(Dataset entries)
↓↓↓
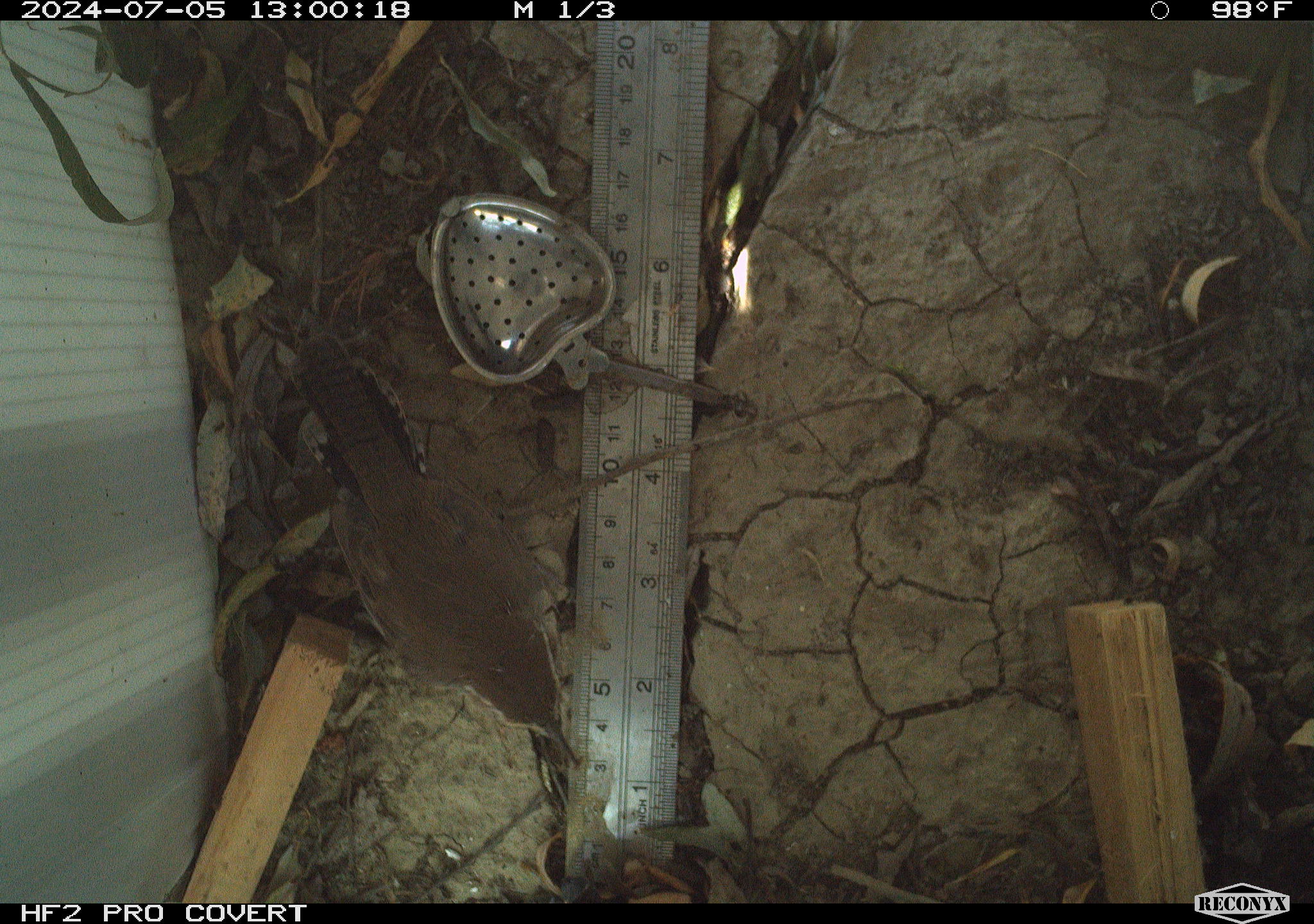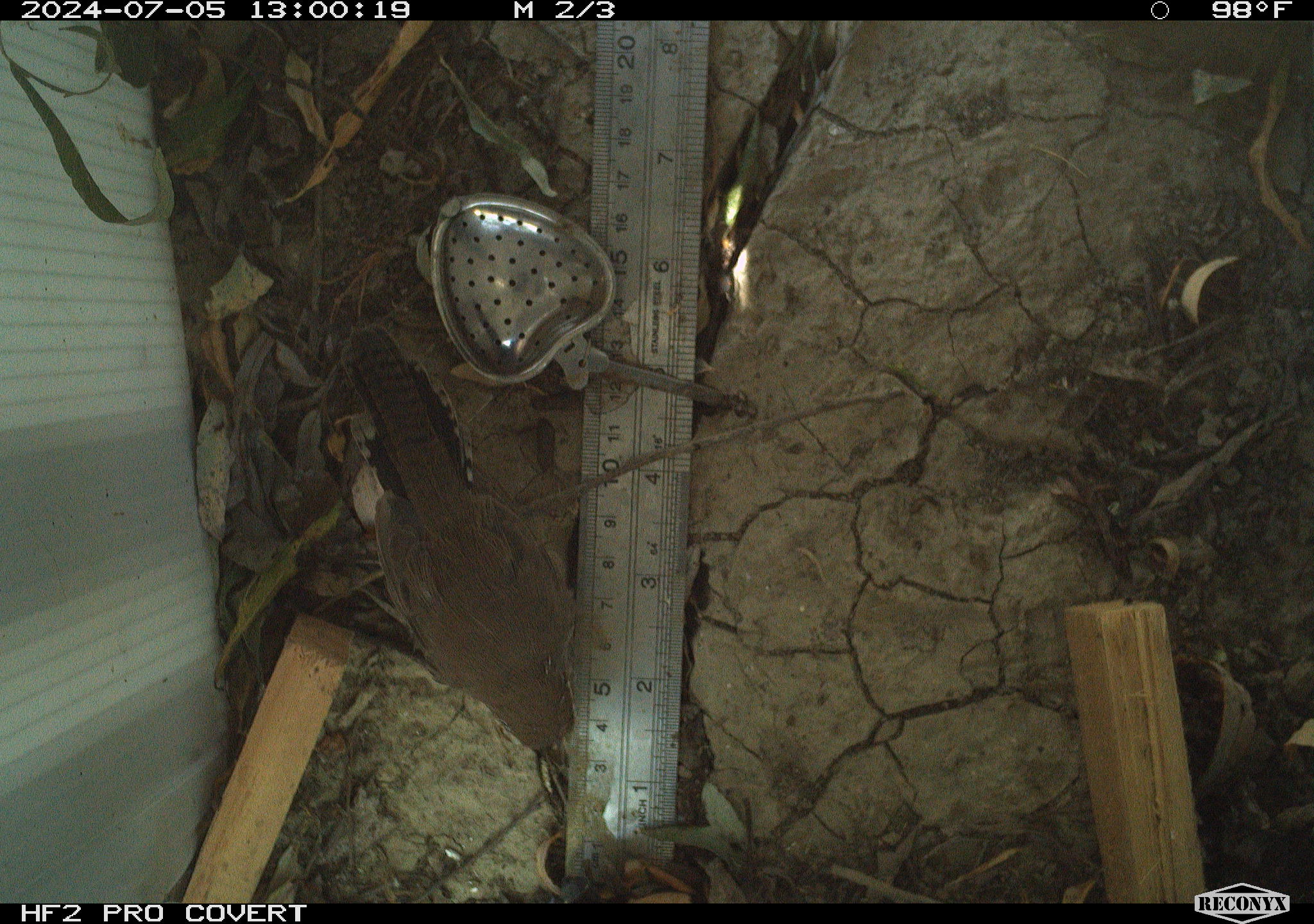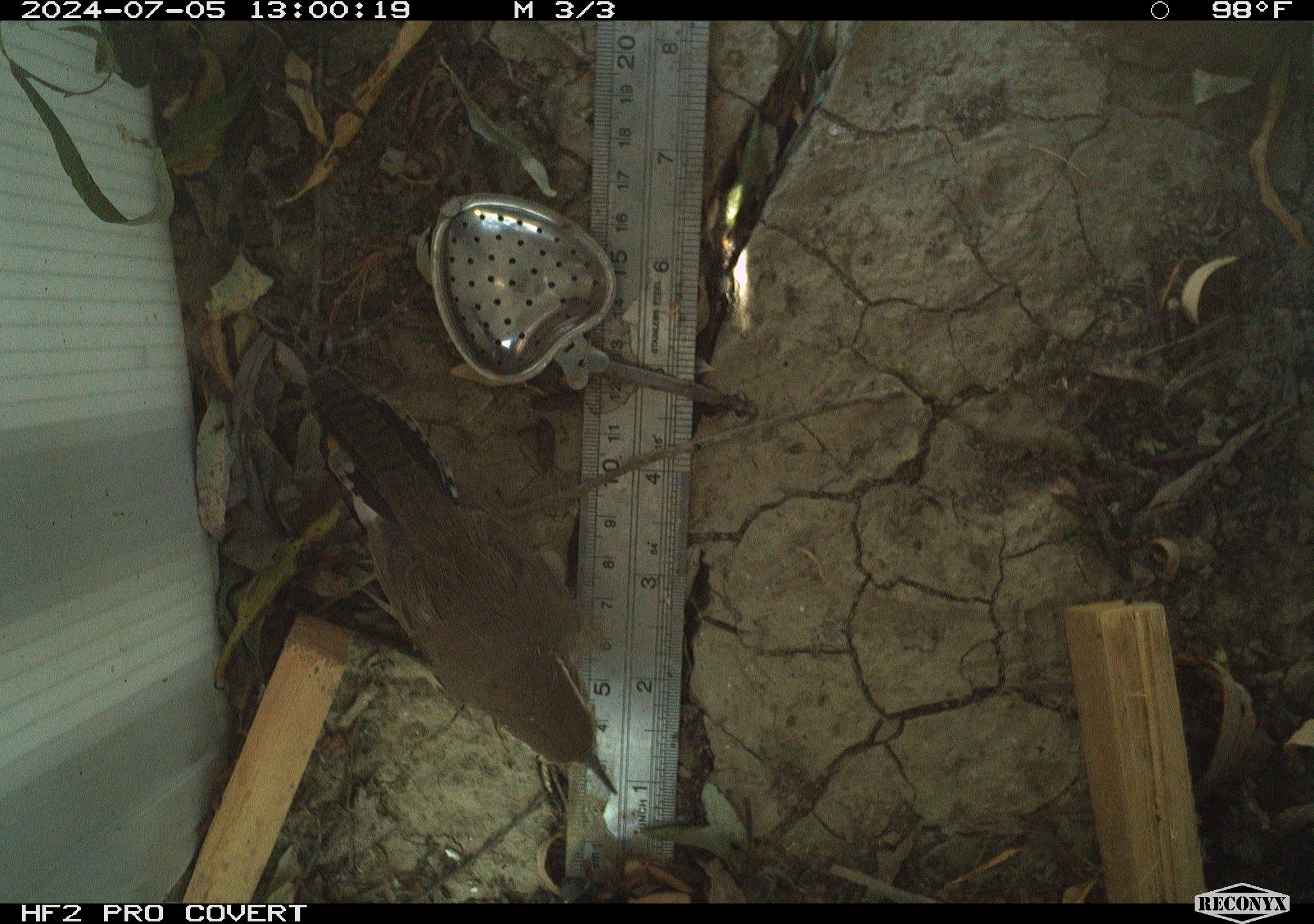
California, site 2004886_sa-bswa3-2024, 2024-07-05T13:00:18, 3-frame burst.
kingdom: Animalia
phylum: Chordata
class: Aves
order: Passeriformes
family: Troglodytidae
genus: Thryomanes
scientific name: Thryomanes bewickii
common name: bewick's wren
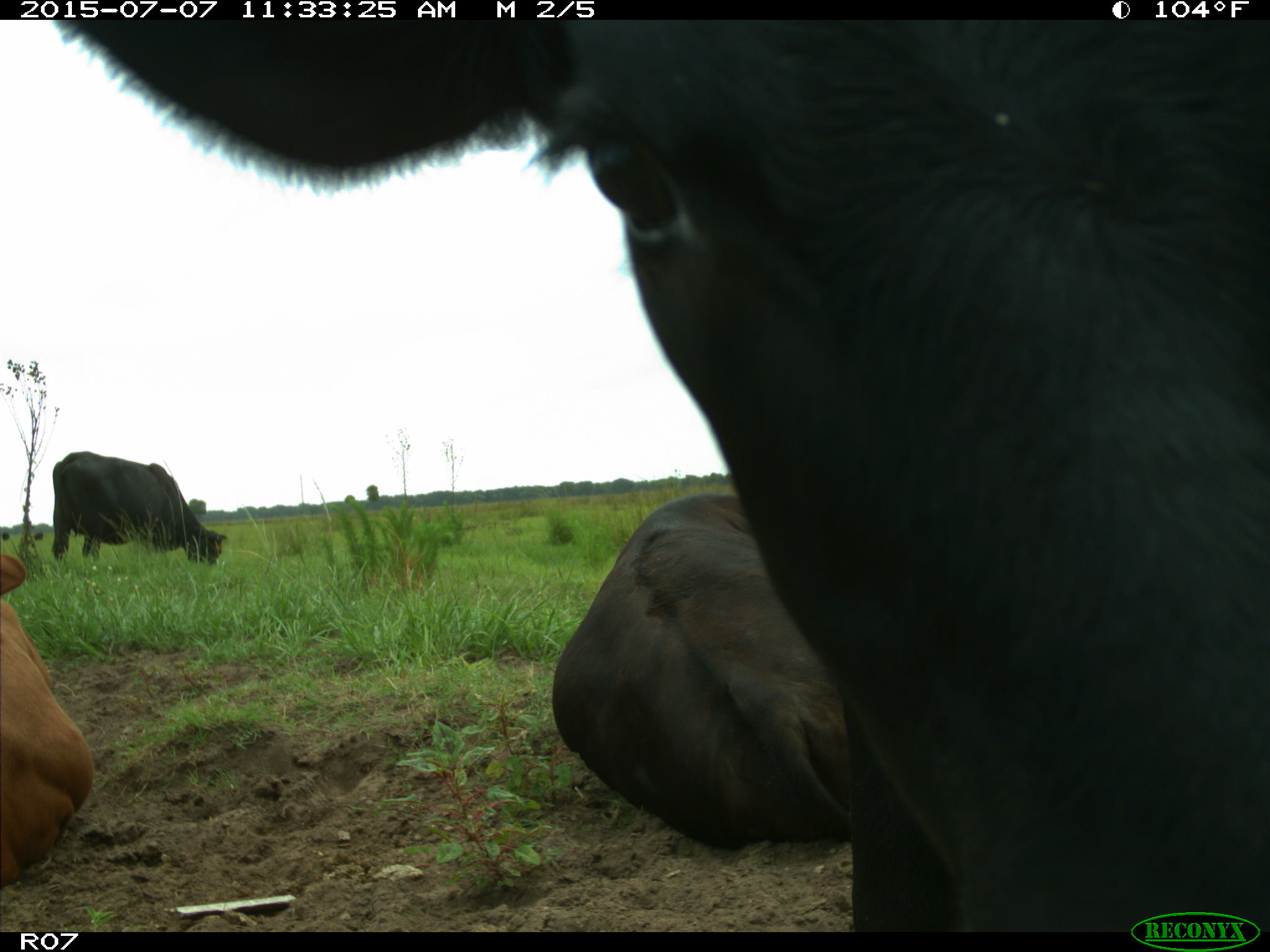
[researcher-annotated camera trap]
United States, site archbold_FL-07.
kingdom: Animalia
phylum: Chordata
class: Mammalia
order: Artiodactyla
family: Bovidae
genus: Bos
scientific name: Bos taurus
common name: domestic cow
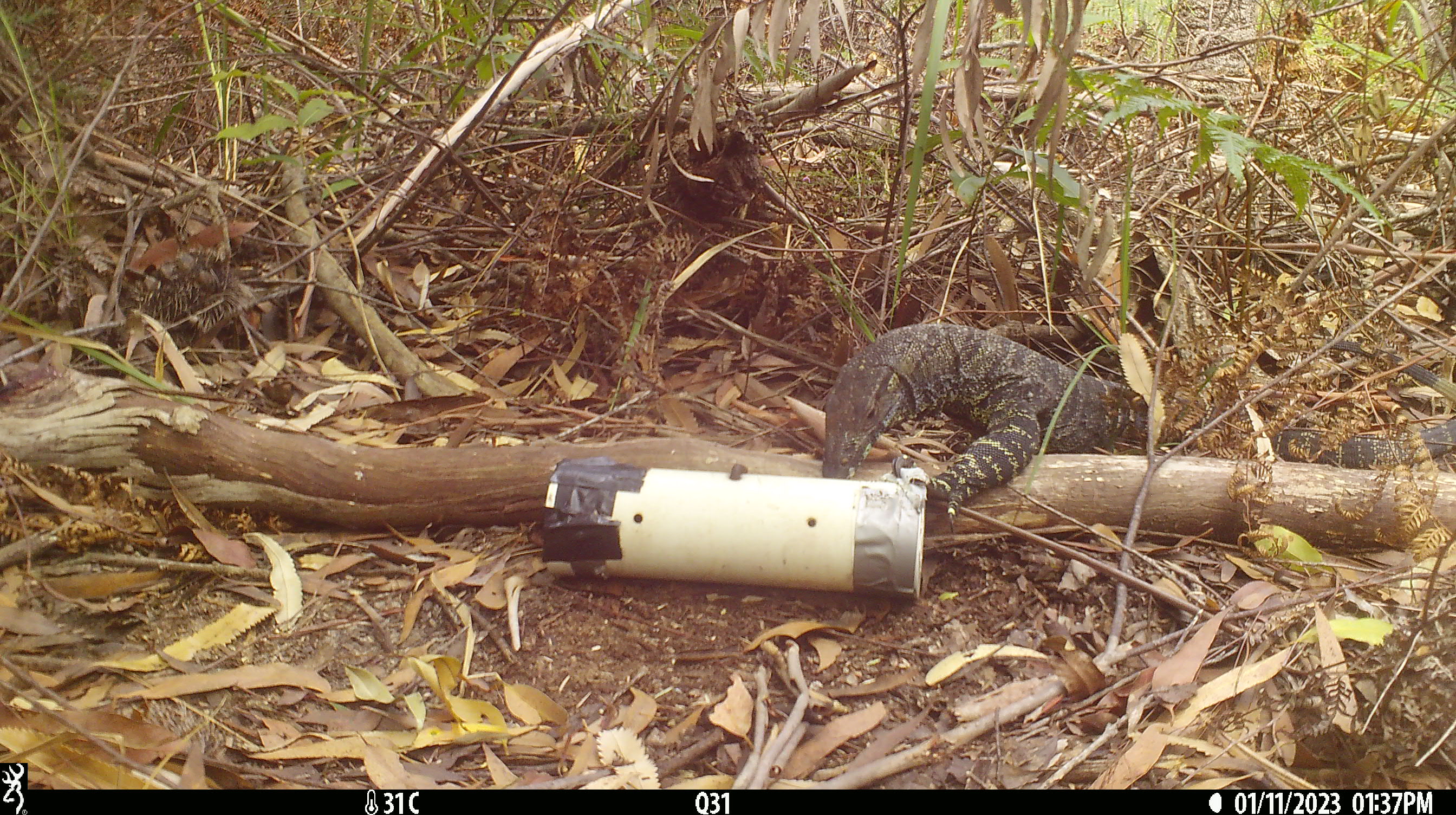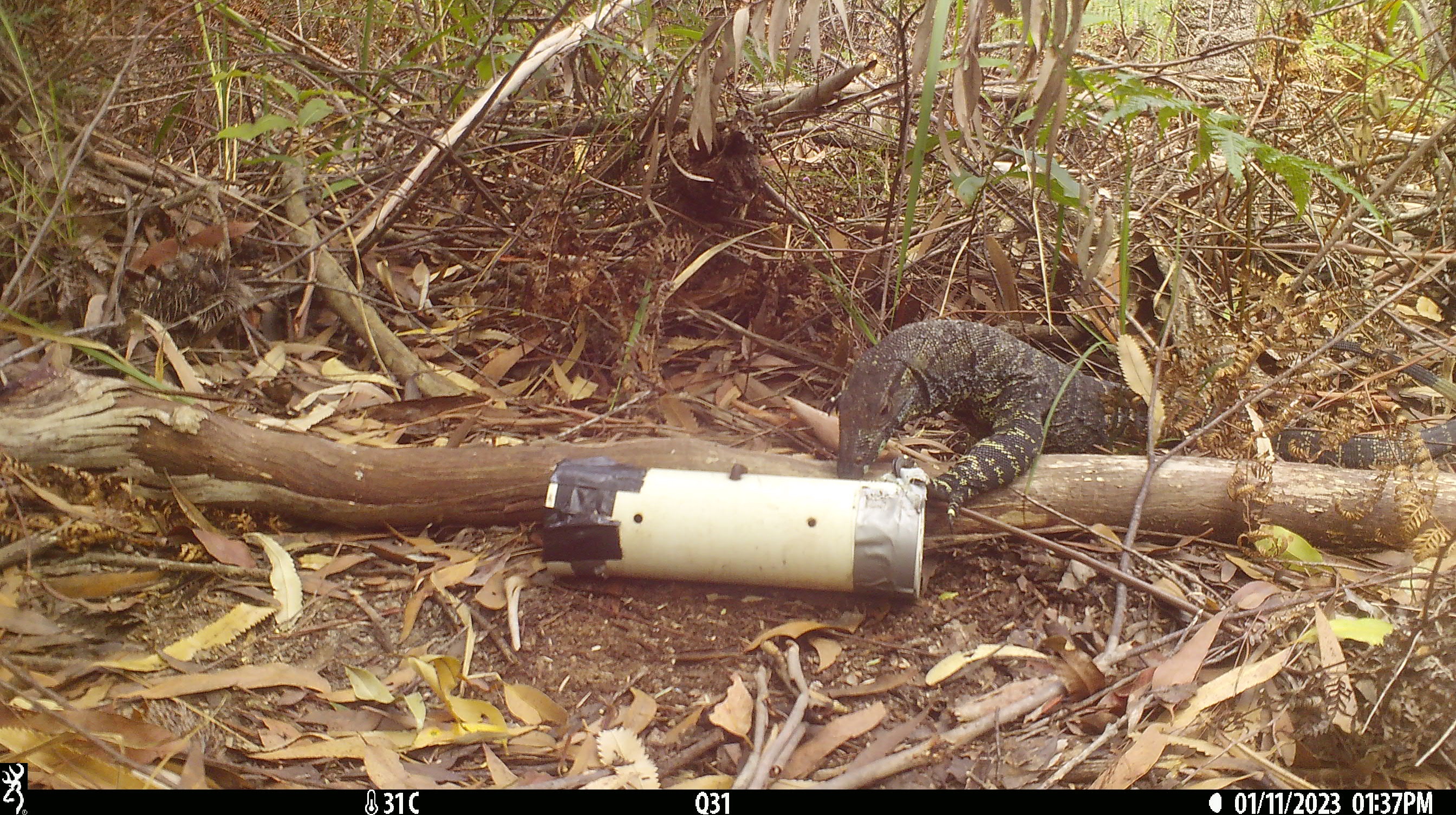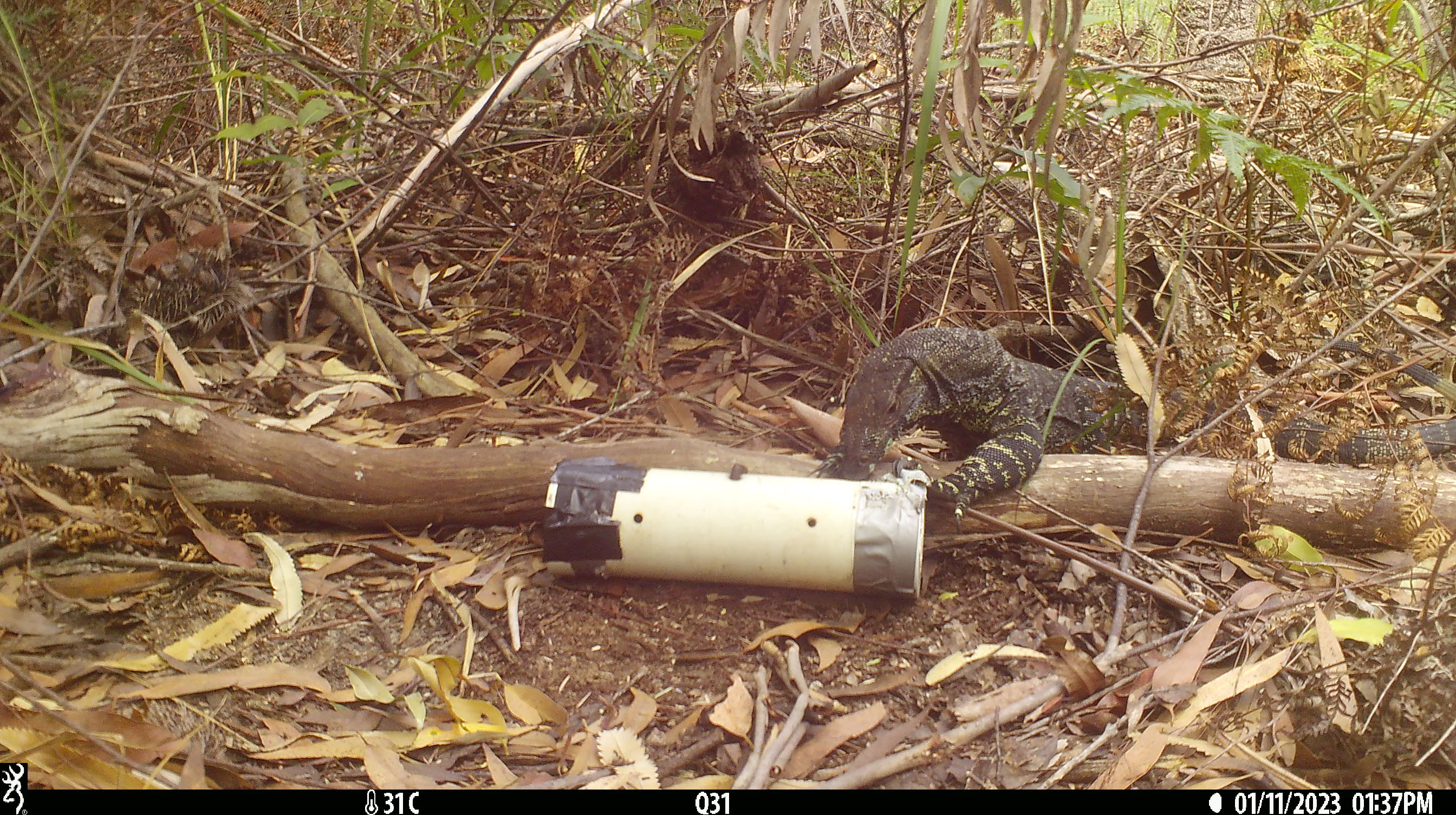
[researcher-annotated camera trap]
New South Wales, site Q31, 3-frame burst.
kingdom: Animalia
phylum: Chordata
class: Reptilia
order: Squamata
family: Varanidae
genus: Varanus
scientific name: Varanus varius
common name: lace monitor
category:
↑↑↑
Which lines above hold the word "site"? Copy each of them.

California, site 2004886_sa-bswa3-2024, 2024-07-05T13:00:18, 3-frame burst.
United States, site archbold_FL-07.
New South Wales, site Q31, 3-frame burst.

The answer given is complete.